US President George W. Bush, trying to reverse ebbing support for the Iraq war, sought on Tuesday to tie deadly violence there directly to al-Qaeda terrorist chief Osama bin Laden.
Facing mounting calls for a US withdrawal, and intelligence findings that the unpopular war is a recruiting tool for al-Qaeda, Bush warned that a hasty US pullout would increase the risk of an attack in the US.
"However difficult the fight is in Iraq, we must win it, and we can win it," Bush said in a speech to uniformed military personnel. "Surrendering the future of Iraq to al-Qaeda would be a disaster to our country."
Bush said that bin Laden, the mastermind of the September 11, 2001, attacks on the US, pulled the strings of al-Qaeda in Iraq, a group that did not exist before the March 2003 US-led invasion.
"Some say that Iraq is not a part of the broader war on terror," he said. "They claim that the organization called al-Qaeda in Iraq is an Iraqi phenomenon, that it's independent of Osama bin Laden and it's not interested in attacking America.
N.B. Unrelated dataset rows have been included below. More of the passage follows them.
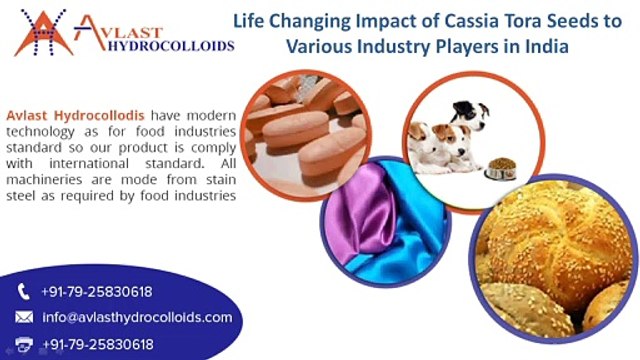 AVLAST HYDROCOLLOIDS

Life Changing Impact of Cassia Tora Seeds to Various Industry Players in India

Avlast Hydrocollodis have modern technology as for food industries standard so our product is comply with international standard. All machineries are mode from stain steel as required by food industries

+91-79-25830618

info@avlasthydrocolloids.com

+91-79-25830618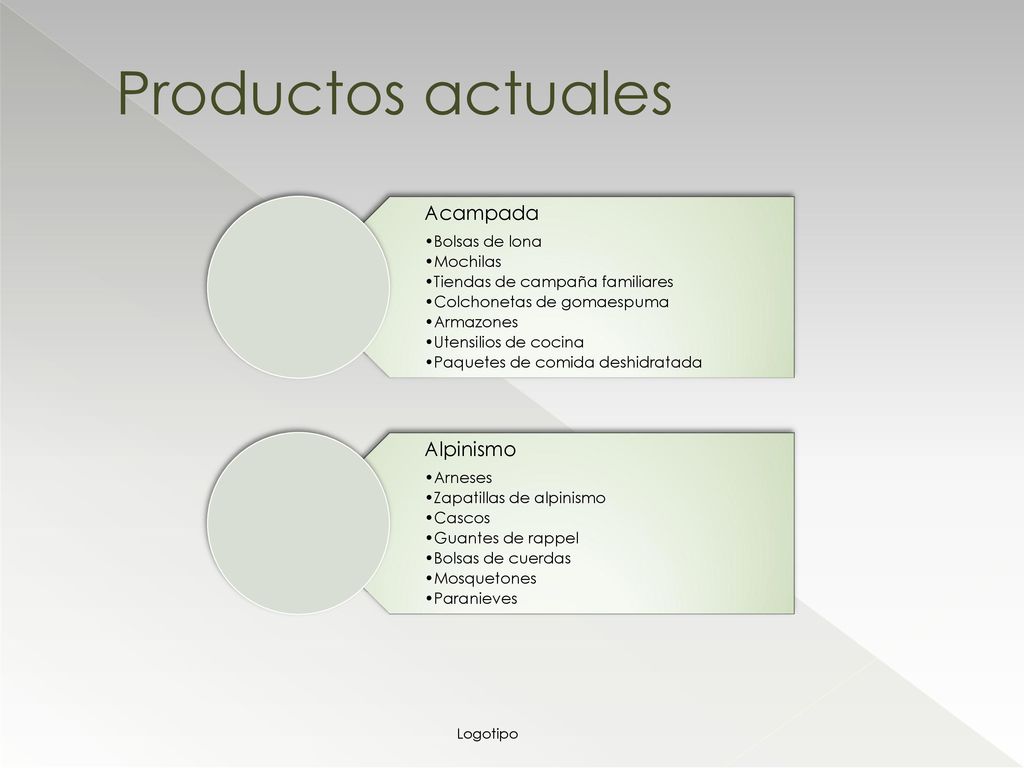 Productos actuales

Acampada

•Bolsas de lona
•Mochilas
•Tiendas de campaña familiares
•Colchonetas de gomaespuma
•Armazones
•Utensilios de cocina
•Paquetes de comida deshidratada

Alpinismo

•Arneses
•Zapatillas de alpinismo
•Cascos
•Guantes de rappel
•Bolsas de cuerdas
•Mosquetones
•Paranieves

Logotipo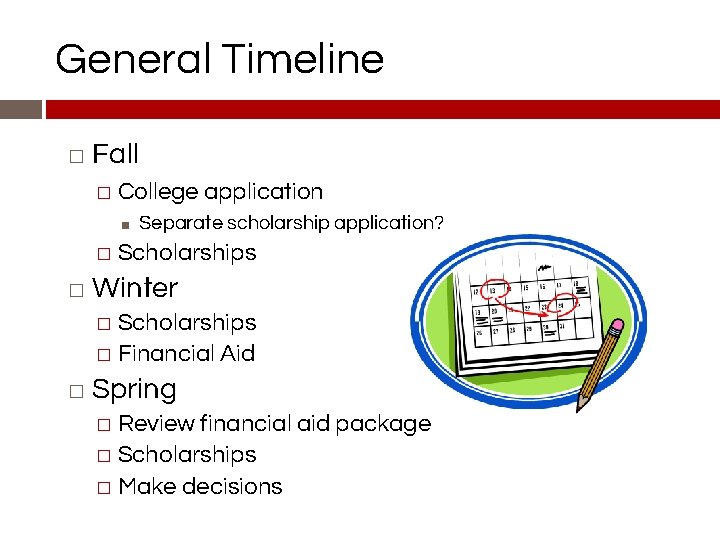 General Timeline

□ Fall
□ College application
■ Separate scholarship application?
□ Scholarships
□ Winter
□ Scholarships
□ Financial Aid
□ Spring
□ Review financial aid package
□ Scholarships
□ Make decisions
That would be news to Osama bin Laden."
Bush did not mention a newly public US intelligence report that found that al-Qaeda had been reinvigorated and was plotting new attacks from a safe haven in remote tribal areas of Pakistan.
The report, a National Intelligence Estimate (NIE) grouping the consensus findings of the US spy agencies, also declared that al-Qaeda in Iraq was the terrorist network's "most visible and capable affiliate and the only one known to have expressed a desire to attack the Homeland," meaning the US.
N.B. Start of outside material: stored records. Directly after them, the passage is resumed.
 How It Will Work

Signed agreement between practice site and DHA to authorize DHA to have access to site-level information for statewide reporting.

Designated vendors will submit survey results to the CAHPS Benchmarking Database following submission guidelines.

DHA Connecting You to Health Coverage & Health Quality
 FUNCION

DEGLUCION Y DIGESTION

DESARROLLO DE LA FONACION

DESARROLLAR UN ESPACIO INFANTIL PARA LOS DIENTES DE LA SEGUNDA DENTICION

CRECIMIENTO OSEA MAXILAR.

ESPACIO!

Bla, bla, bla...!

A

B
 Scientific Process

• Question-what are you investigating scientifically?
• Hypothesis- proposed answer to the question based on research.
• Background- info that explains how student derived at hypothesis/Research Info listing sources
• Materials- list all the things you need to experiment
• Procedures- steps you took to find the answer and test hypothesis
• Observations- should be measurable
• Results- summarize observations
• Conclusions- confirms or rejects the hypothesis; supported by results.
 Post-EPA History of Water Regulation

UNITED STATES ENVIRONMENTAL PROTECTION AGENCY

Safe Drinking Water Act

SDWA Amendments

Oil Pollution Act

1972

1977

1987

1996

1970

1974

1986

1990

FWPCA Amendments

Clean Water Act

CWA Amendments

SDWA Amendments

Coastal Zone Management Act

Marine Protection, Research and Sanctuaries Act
A previous NIE found that the war in Iraq was an effective recruiting tool for Islamist extremists, including al-Qaeda.
"The president is trying to scare the American people into believing that al-Qaeda is the rationale for continuing the war in Iraq," said Democratic Senator John Kerry.
"9/11 was not plotted in Iraq, 9/11 did not happen from an al-Qaeda in Iraq," he said. "The fact is, al-Qaeda has grown in its strength and its presence in Iraq because we are there."
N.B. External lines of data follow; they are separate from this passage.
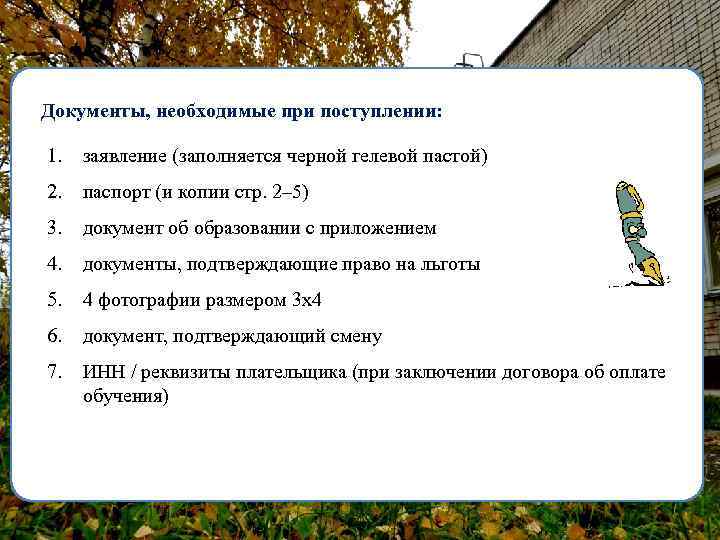 Документы, необходимые при поступлении:

1. заявление (заполняется черной гелевой пастой)
2. паспорт (и копии стр. 2–5)
3. документ об образовании с приложением
4. документы, подтверждающие право на льготы
5. 4 фотографии размером 3х4
6. документ, подтверждающий смену
7. ИНН / реквизиты плательщика (при заключении договора об оплате обучения)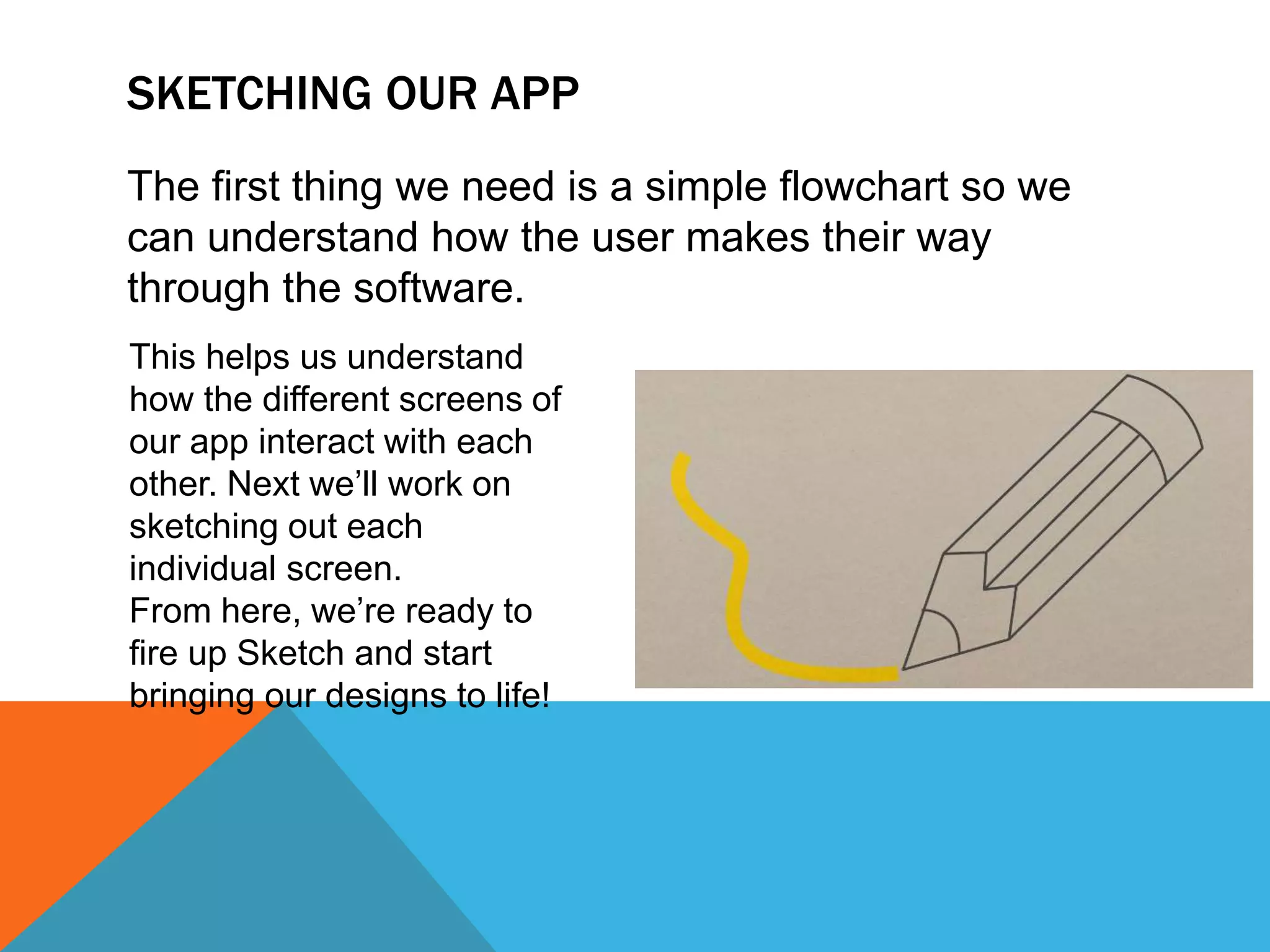 SKETCHING OUR APP

The first thing we need is a simple flowchart so we can understand how the user makes their way through the software.

This helps us understand how the different screens of our app interact with each other. Next we’ll work on sketching out each individual screen.
From here, we’re ready to fire up Sketch and start bringing our designs to life!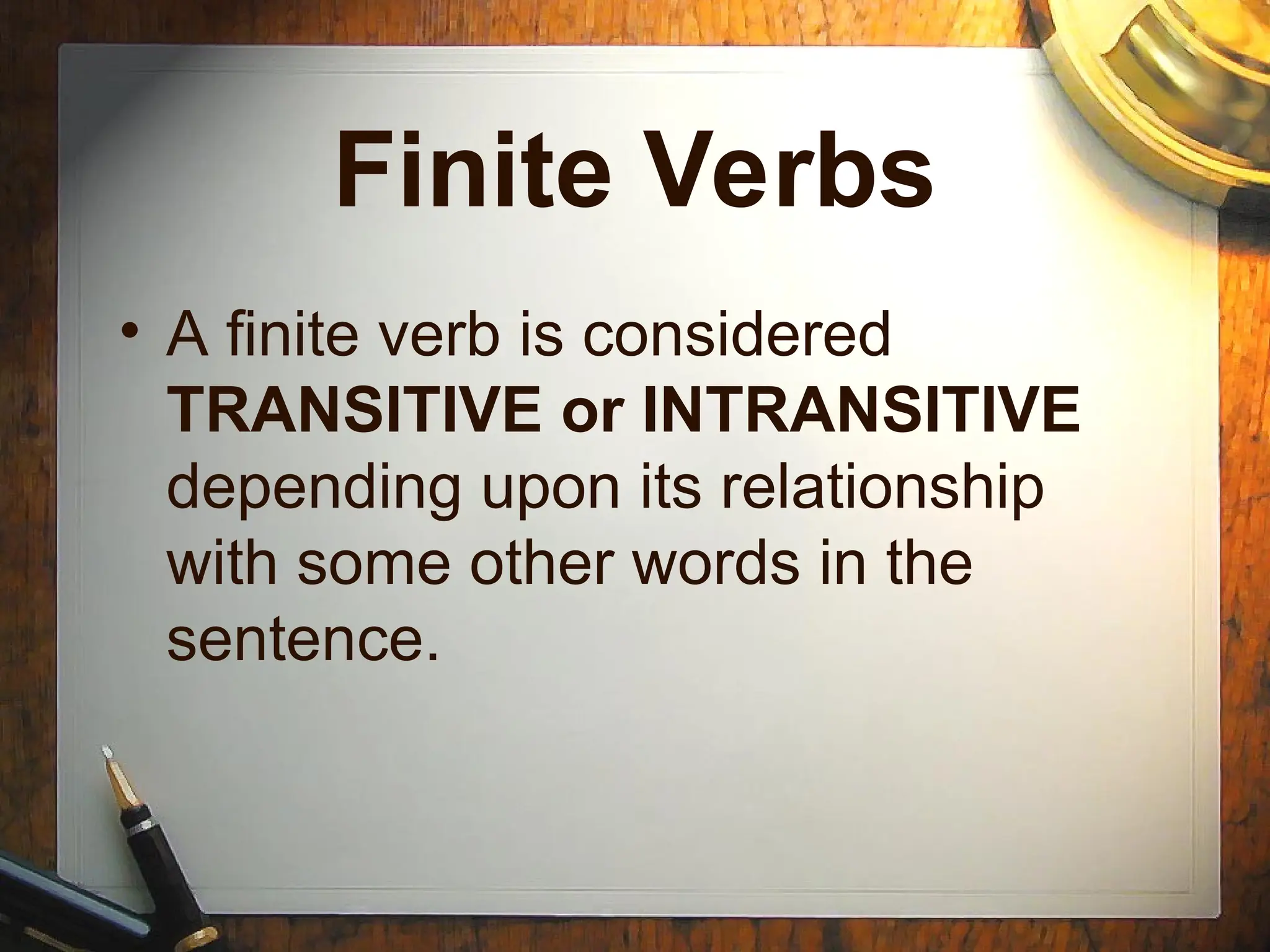 Finite Verbs

• A finite verb is considered TRANSITIVE or INTRANSITIVE depending upon its relationship with some other words in the sentence.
The Pentagon, in its latest quarterly report to the US Congress, said last month that al-Qaeda in Iraq was "the primary threat" in restive Anbar Province but that they played a smaller role in the overall picture.
"The increasingly complex conflict has remained a struggle among and within ethno-sectarian, criminal, insurgent and terrorist groups to wrest political and economic power from the elected GoI [government of Iraq]," it said.
"Much of the violence is attributable to sectarian friction, and each faction is driven by its own political and economic power relationships," the US military said.